Too expensive, glitchy early software, and missed expectations: Amazon got burned with the Fire Phone, and the company’s execs are owning up to that fact – though that doesn’t mean it’s the last smartphone the online retail behemoth will be doing. Amazon took a $170m hit on the little-loved Android phone – which includes face-tracking cameras, and can be used to visually scan products and then hunt for them on its virtual shelves – confirming a huge write-down on unsold stock in its recent financial results. According to its devices chief, not only is Amazon ready to take the blame for the disaster, but it thinks the problem was incredibly simple.
“We didn’t get the price right,” Senior VP of Devices David Limp told Fortune. “I think people come to expect a great value, and we sort of mismatched expectations.”

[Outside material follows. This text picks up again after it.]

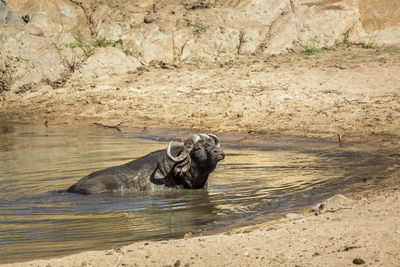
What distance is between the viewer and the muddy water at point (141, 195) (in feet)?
21.7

Ahead of the Fire Phone’s much-rumored launch, speculation had been rife that Amazon would shake up the mobile industry with some sort of innovative pricing scheme. Bundled data with an Amazon Prime subscription was a common suggestion, echoing the free-for-life data plan Amazon had already offered with select Kindle ereader models.
In actual fact, however, Amazon played it safe and stuck to the status quo. An AT&T exclusive, the Fire Phone matched the iPhone and other new Android handsets by starting at $199.99 with a two-year agreement.

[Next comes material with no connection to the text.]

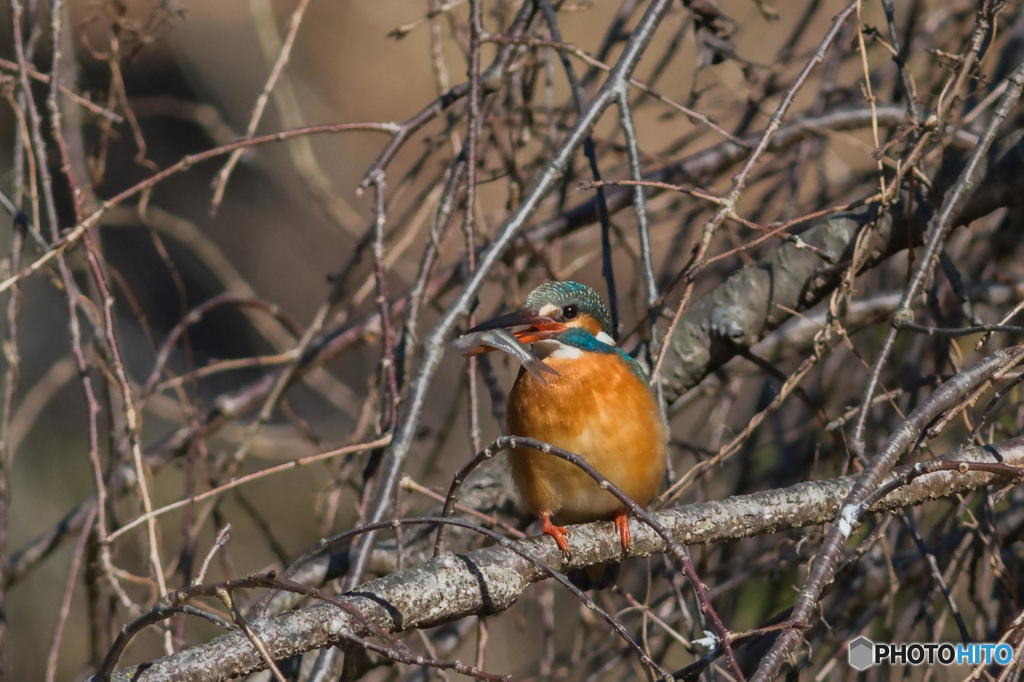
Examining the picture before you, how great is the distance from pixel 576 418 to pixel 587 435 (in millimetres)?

For a new platform, with a relatively limited selection of apps, and from a company known primarily for its competitive pricing, it proved to be a turnoff.
“We thought we had it right,” Limp said. “But we’re also willing to say, ‘we missed.’ And so we corrected.”
That correction involved slashing the price by $199, making the phone less than a dollar on-contract. According to Limp, sales improved considerably after that, though the retailer isn’t talking specific numbers.
Firmware updates also addressed some early criticisms about functionality, such as those we mentioned in our own review of the Fire Phone.
While many predicted Amazon would axe the phone project altogether, Limp says that’s not how things will pan out. The software will continue to get refinements, he argues, and beyond that Amazon is looking to the long game, one it already played successfully with the Kindle.